Arya Penangsang atau Arya Jipang atau Ji Pang Kang adalah Raja Adipati Jipang yang memerintah pada pertengahan abad ke-15.
Pengikutnya melakukan pembunuhan terhadap Sunan Prawoto sebagai balas dendam karena Sunan Prawoto telah membunuh Pangeran Surowiyoto (Sekar), ayahanda dari Pangeran Arya Penangsang demi menaikkan Trenggana (Bapak Sunan Prawoto) menjadi Raja Demak ke 3.
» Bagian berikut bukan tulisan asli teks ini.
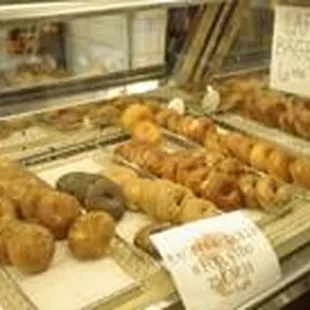 a variety of baked goods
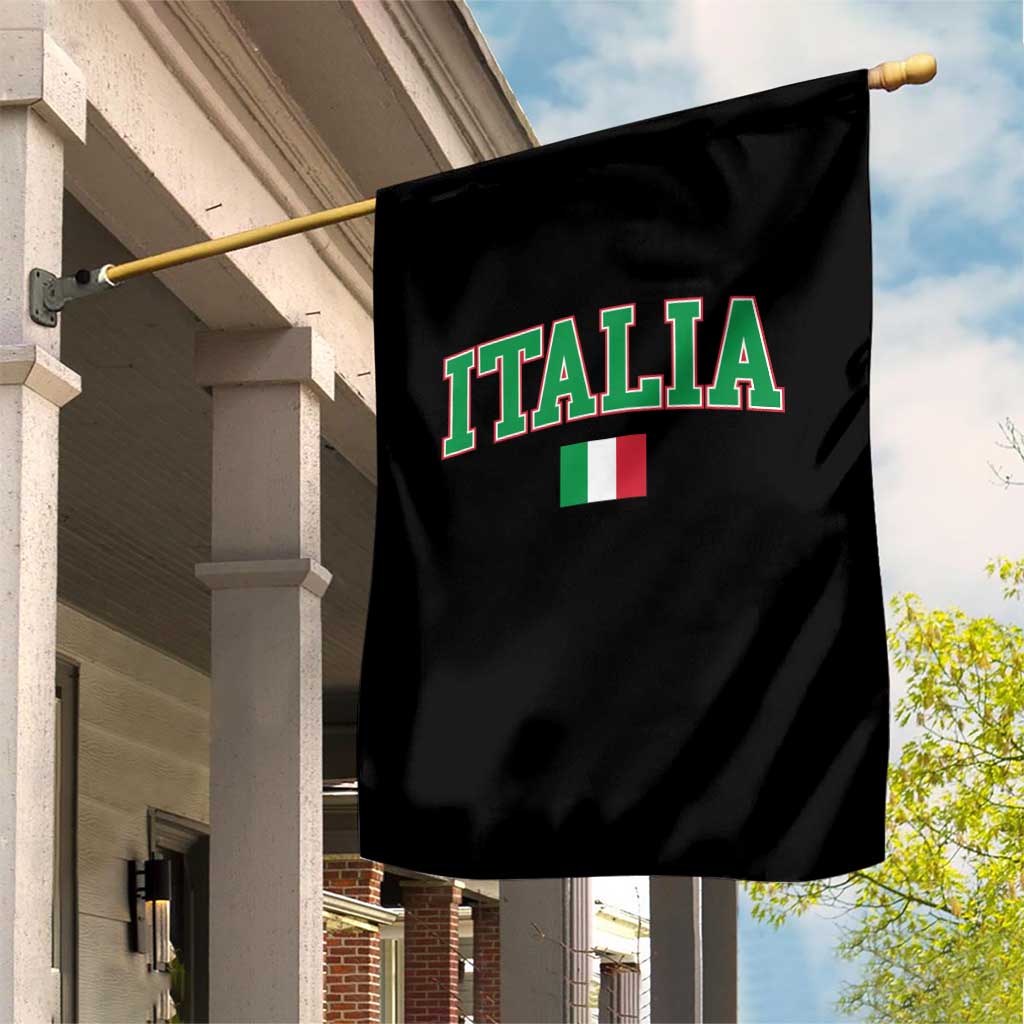 Vintage Italia Garden Flag Print Retro Varsity Italian Apparel - Wonder Print Shop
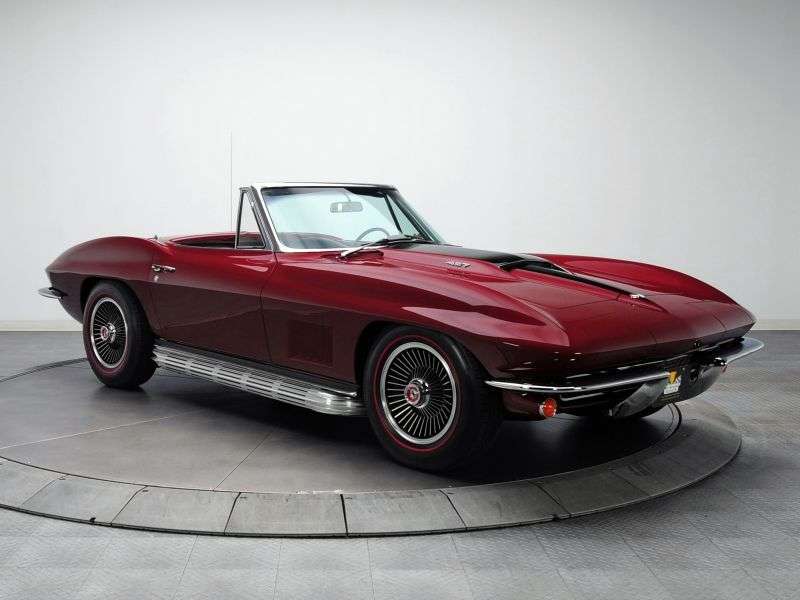 Chevrolet Corvette C2 [4th restyling] Sting Ray Convertible 5.4 Powerglide (1967–1967)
Arya Penangsang lalu menjadi raja Demak ke 5 atau Penguasa terakhir Kerajaan Demak dan memindahkan pusat Pemerintahannya ke Jipang, sehingga pada masa itu dikenal dengan sebutan Demak jipang. Namun pada tahun 1554 Arya penangsang tewas dibunuh Pasukan pemberontak kiriman Hadiwijaya, penguas Pajang. Riwayat mengenai Arya Penangsang tercantum dalam beberapa serat dan babad yang ditulis ulang pada periode bahasa Jawa Baru (abad ke-19), seperti Babad Tanah Jawi dan Serat Kanda. Arya Penangsang juga terkenal sakti mandraguna serta memiliki kepribadian yang tegas dan kukuh, baginya tidak ada kata kompromi dalam membela dan mempertahankan kebenaran.
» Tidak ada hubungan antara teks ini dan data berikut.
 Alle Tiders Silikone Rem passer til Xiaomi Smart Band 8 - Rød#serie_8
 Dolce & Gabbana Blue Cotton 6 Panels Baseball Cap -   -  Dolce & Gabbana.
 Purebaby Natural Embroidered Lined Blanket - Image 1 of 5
Arya Penangsang juga memiliki adik yang bernama Arya Mataram.
***
Menurut Serat Kanda, Ayah dari Arya Penangsang adalah Surowiyoto atau Raden Kikin atau sering disebut juga sebagai Pangeran Sekar, ia adalah putra Raden Patah raja Demak pertama. Ibu Raden Kikin adalah putri Raja Jipang sehingga ia bisa mewarisi kedudukan kakeknya. selain Raden kikin, Raja Demak Raden Patah juga memiliki dua putra lagi yaitu Adipati Unus (putra pertama ) dan Raden Trenggono.
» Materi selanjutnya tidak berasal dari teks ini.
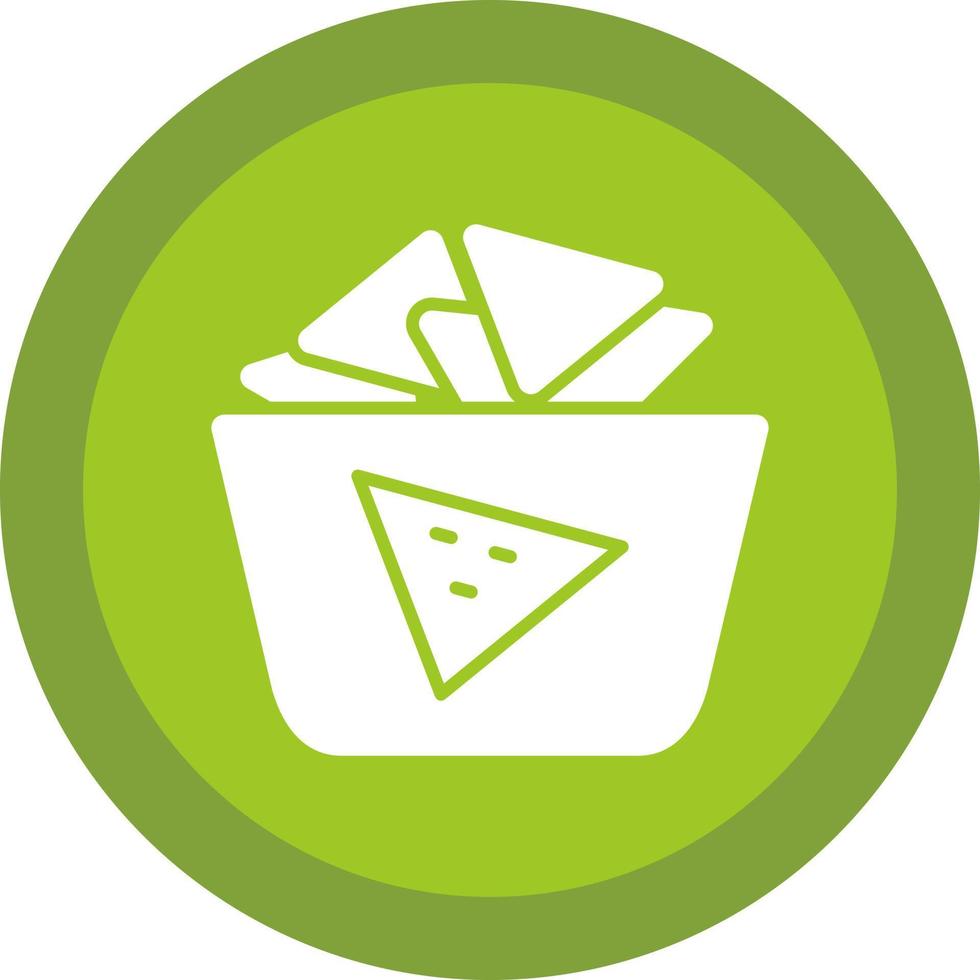 Nachos Vector Icon Design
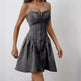 Chic Personality Street Splicing Sling Denim Mini Dress - EX-STOCK CANADA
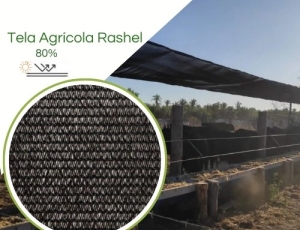 Tela para Sombreamento Preta 80% - para Viveiros, Telados e Bovinocultura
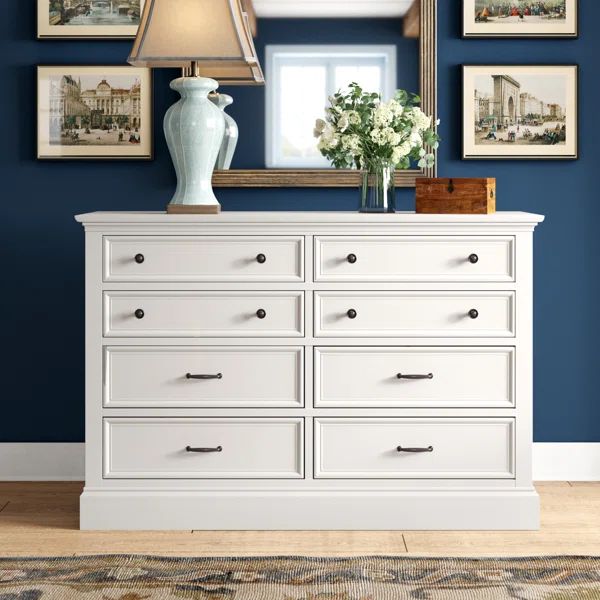 Lana 8 Drawer 54'' W Double Dresser | Wayfair North America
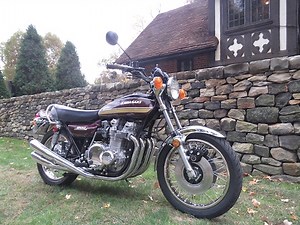 1975 Kawasaki Z1 900 Long-Distance Restoration OH to CA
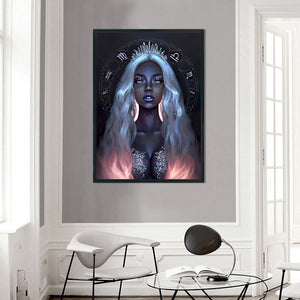 Yishu - Goddess Of The Northern Constellations - 50*70CM 11CT 3 Stamped Cross Stitch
Pada tahun 1521 anak pertama Raden Patah yang bernama Adipati Kudus (orang Portugis menyebutnya Pate Unus, dikenal juga sebagai Pangeran Sabrang Lor, melakukan penyerangan ke Malaka yang saat itu wilayah ini dikuasai Portugis) Ia gugur dalam perang itu. Sementara dikerajaan Demak sendiri kedua adiknya, yaitu Raden Kikin atau Pangeran Sekar Seda ing Lepen (bunga yang tewas di tepi sungai Bengawan Solo) dan Raden Trenggana berperang saling berebut takhta.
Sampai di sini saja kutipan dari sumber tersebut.